Problem statement -
Each line below from the line with "Bayern Múnich golea" to the line with "Multivitamin-min.ginkgo bilob.+koenz.Q10 tbl.100" must be copied exactly, including those two, and no picture may appear in the copy.

Entries shown -
※ ※ ※
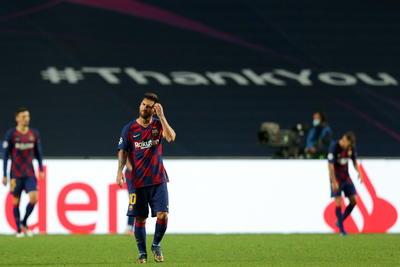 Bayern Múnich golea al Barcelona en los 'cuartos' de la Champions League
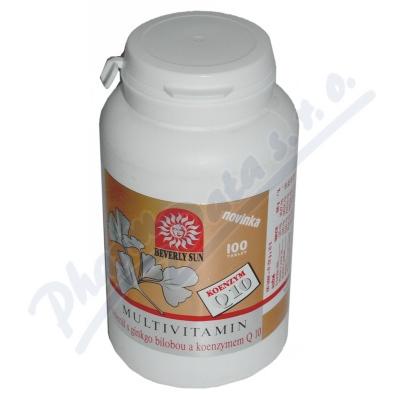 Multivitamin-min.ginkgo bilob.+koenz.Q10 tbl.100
※ ※ ※
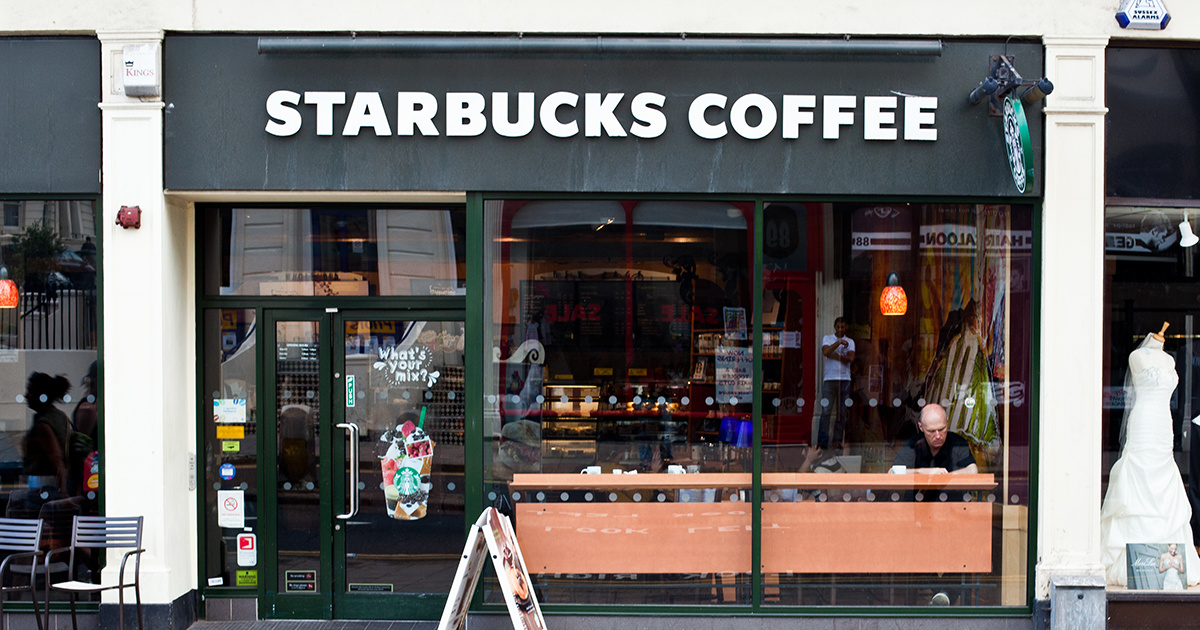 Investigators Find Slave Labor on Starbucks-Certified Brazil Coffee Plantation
※ ※ ※
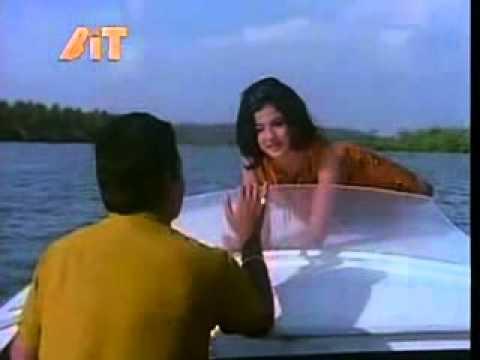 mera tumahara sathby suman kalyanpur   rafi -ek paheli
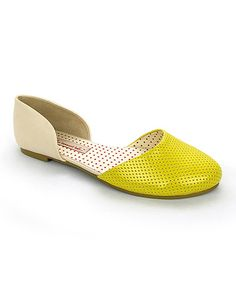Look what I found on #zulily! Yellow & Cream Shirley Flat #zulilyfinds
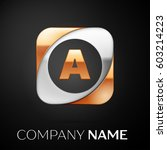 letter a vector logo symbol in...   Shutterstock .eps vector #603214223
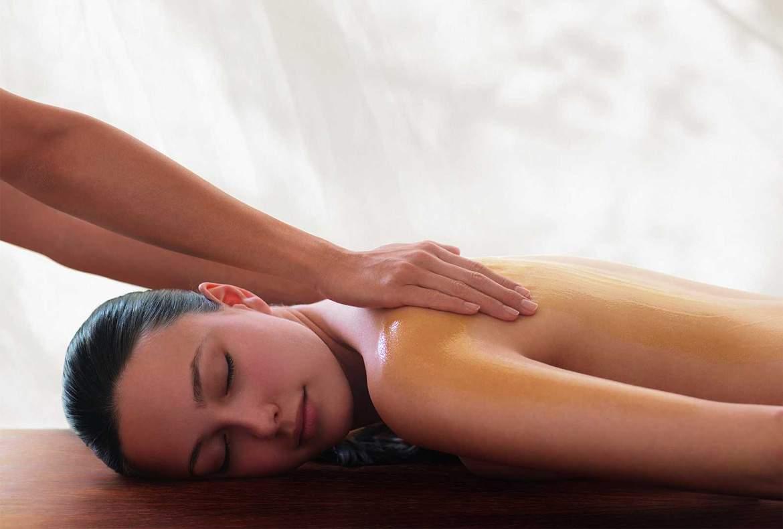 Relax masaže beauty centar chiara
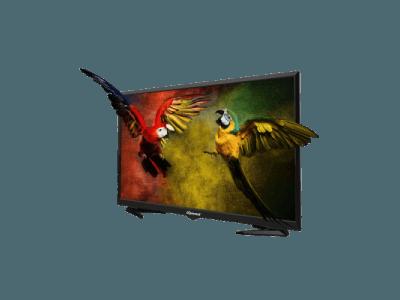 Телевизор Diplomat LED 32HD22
※ ※ ※
Exercise result -
 Bayern Múnich golea al Barcelona en los 'cuartos' de la Champions League
 Multivitamin-min.ginkgo bilob.+koenz.Q10 tbl.100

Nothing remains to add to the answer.